Does this mean it will be seamless in every game or just the chosen few as with Xfire?


(all right it's not a few, but it's only games that have come out since xfire, and I play some considerably older ones that still buckle my machine with the IQ all turned full up.)
 
Too much heat over a small area I would've thought, just look at Xbox 360 reliability to see where that leads. :p

The majority of 360 failures are more than likely to have been caused by a faulty psu or a badly treated psu. Sure the RROD has plagued the console somwhat......havent actually got an argument for this...
 
Aren't GPUs massively parallel anyway, so upping cores wouldn't actually do much more than just having a single-core chip that can do twice as much processing?
 
Aren't GPUs massively parallel anyway, so upping cores wouldn't actually do much more than just having a single-core chip that can do twice as much processing?
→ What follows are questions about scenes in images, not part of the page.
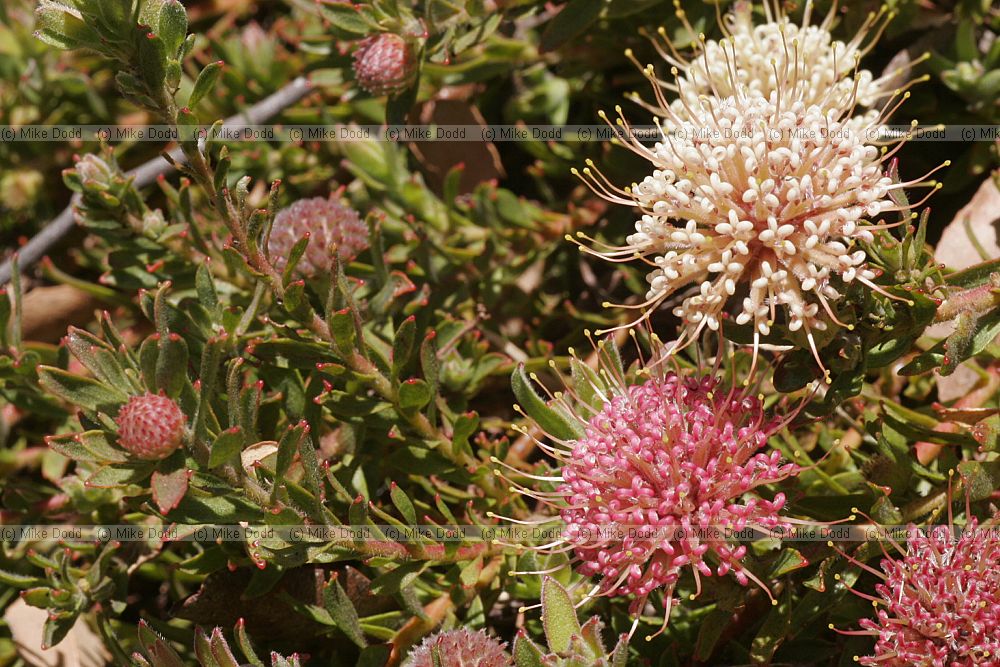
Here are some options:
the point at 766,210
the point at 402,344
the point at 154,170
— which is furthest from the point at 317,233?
the point at 766,210

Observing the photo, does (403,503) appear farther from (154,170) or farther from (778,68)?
(154,170)

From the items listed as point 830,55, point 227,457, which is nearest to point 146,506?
point 227,457

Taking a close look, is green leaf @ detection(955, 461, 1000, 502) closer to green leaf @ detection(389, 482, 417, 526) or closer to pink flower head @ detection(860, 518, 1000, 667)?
pink flower head @ detection(860, 518, 1000, 667)

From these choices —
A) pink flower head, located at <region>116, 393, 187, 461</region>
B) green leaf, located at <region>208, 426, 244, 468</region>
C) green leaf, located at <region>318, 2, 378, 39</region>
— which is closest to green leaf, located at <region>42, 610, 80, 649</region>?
pink flower head, located at <region>116, 393, 187, 461</region>

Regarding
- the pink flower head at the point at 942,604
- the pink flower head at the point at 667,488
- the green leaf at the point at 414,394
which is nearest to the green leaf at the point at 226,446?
the green leaf at the point at 414,394

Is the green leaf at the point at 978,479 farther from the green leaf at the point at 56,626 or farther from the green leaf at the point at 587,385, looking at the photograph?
the green leaf at the point at 56,626

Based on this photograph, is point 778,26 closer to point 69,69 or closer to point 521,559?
point 521,559
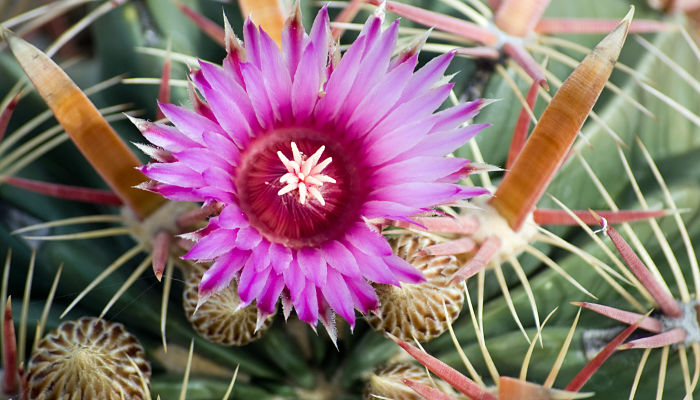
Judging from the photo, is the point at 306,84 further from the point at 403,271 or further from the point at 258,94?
the point at 403,271

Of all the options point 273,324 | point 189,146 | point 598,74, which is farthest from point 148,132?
point 598,74

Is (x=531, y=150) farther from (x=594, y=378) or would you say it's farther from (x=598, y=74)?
(x=594, y=378)

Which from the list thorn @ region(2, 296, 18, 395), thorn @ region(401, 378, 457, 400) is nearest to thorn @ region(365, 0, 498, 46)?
thorn @ region(401, 378, 457, 400)

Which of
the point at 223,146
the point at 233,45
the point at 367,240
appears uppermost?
the point at 233,45

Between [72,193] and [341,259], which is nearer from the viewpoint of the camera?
[341,259]

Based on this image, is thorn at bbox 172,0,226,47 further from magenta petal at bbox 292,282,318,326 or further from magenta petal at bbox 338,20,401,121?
magenta petal at bbox 292,282,318,326

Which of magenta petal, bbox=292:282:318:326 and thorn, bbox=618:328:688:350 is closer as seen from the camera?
magenta petal, bbox=292:282:318:326

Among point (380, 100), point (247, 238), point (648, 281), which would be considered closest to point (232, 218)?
point (247, 238)

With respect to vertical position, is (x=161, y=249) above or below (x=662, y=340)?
above
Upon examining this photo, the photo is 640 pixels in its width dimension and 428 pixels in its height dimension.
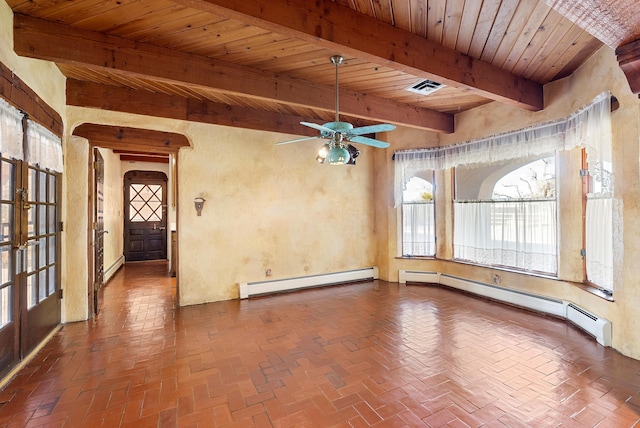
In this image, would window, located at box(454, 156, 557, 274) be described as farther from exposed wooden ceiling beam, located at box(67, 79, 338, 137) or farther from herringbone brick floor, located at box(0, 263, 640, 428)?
exposed wooden ceiling beam, located at box(67, 79, 338, 137)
So what is Crossfire/SLI? :p

From what I gather OP is asking why are dual-GPU cards 2 separate GPU's rather than 2 cores integrated into one die.

Judging by 4870x2 heat would be far too much of a problem, with separate GPU's there is greater surface area to dissipate heat, it is probably also cheaper to just design a PCB for current GPU's rather than to put R+D into integrating 2 cores into a single die.
 
Modern graphics cards are effectively (massively) multi-core anyway. You have hundreds of individual processors each acting in parallel, sharing a small cache with a few other processors, and sharing a common memory with all the other processors on the silicon. this is exactly the same as modern multi-core processors, except that the GPU has many hundreds instead of 4 (and the processors are limited in their scope).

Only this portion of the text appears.